* _PROBLEM TO SOLVE_
Retype the full listing below word for word, leaving out the pictures.

* _Extracted records_
>> Start

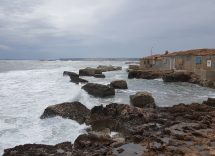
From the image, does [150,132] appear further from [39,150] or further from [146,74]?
[146,74]

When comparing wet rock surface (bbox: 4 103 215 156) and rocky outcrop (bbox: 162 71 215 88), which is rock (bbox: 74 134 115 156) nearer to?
wet rock surface (bbox: 4 103 215 156)

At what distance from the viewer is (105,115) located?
686 inches

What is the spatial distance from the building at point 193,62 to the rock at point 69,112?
20.8 m

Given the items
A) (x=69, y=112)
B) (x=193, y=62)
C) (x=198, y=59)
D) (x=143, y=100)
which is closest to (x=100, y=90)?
(x=143, y=100)

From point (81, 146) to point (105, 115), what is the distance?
5.55m

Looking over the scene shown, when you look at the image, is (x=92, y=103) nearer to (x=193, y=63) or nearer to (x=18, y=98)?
(x=18, y=98)

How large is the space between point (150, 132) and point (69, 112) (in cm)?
552

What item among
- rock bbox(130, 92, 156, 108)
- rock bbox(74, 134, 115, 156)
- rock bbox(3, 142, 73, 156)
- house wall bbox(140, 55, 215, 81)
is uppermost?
house wall bbox(140, 55, 215, 81)

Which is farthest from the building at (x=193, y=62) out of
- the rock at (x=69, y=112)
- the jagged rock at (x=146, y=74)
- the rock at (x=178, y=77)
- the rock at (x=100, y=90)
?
the rock at (x=69, y=112)

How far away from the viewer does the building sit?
34688 mm

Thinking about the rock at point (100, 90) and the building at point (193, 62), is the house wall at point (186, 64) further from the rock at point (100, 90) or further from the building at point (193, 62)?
the rock at point (100, 90)

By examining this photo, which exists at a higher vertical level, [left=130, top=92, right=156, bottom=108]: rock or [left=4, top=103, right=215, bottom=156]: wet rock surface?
[left=130, top=92, right=156, bottom=108]: rock

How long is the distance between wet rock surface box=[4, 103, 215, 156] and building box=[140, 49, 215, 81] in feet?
55.9

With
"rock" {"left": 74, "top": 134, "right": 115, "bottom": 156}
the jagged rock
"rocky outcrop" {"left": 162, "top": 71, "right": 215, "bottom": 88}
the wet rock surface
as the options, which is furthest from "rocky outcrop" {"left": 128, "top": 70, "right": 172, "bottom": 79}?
"rock" {"left": 74, "top": 134, "right": 115, "bottom": 156}
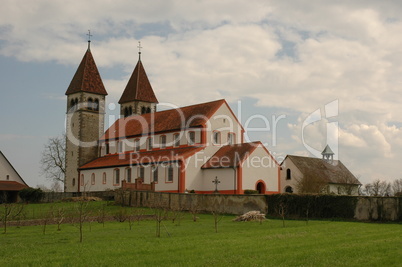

>> End

* _FINISHED EXERCISE_
From the image, does [150,132] appear further from [39,150] or further from [146,74]?
[146,74]

When comparing wet rock surface (bbox: 4 103 215 156) and rocky outcrop (bbox: 162 71 215 88), which is rock (bbox: 74 134 115 156) nearer to?
wet rock surface (bbox: 4 103 215 156)

At what distance from the viewer is (105,115) located?
686 inches

What is the spatial distance from the building at point 193,62 to the rock at point 69,112?
20.8 m

Given the items
A) (x=69, y=112)
B) (x=193, y=62)
C) (x=198, y=59)
D) (x=143, y=100)
which is closest to (x=100, y=90)?
(x=143, y=100)

From point (81, 146) to point (105, 115), what is the distance?
5.55m

Looking over the scene shown, when you look at the image, is (x=92, y=103) nearer to (x=193, y=63) or nearer to (x=18, y=98)?
(x=18, y=98)

How large is the space between point (150, 132) and point (69, 112) (in cm)?
552

What item among
- rock bbox(130, 92, 156, 108)
- rock bbox(74, 134, 115, 156)
- rock bbox(3, 142, 73, 156)
- house wall bbox(140, 55, 215, 81)
is uppermost?
house wall bbox(140, 55, 215, 81)

Which is farthest from the building at (x=193, y=62) out of
- the rock at (x=69, y=112)
- the jagged rock at (x=146, y=74)
- the rock at (x=178, y=77)
- the rock at (x=100, y=90)
?
the rock at (x=69, y=112)

How far away from the viewer does the building sit?
34688 mm

Thinking about the rock at point (100, 90) and the building at point (193, 62), is the house wall at point (186, 64) further from the rock at point (100, 90) or further from the building at point (193, 62)?
the rock at point (100, 90)

By examining this photo, which exists at a higher vertical level, [left=130, top=92, right=156, bottom=108]: rock or [left=4, top=103, right=215, bottom=156]: wet rock surface?
[left=130, top=92, right=156, bottom=108]: rock

How long is the distance between wet rock surface box=[4, 103, 215, 156] and building box=[140, 49, 215, 81] in feet?
55.9

With
"rock" {"left": 74, "top": 134, "right": 115, "bottom": 156}
the jagged rock
"rocky outcrop" {"left": 162, "top": 71, "right": 215, "bottom": 88}
the wet rock surface
as the options, which is furthest from "rocky outcrop" {"left": 128, "top": 70, "right": 172, "bottom": 79}?
"rock" {"left": 74, "top": 134, "right": 115, "bottom": 156}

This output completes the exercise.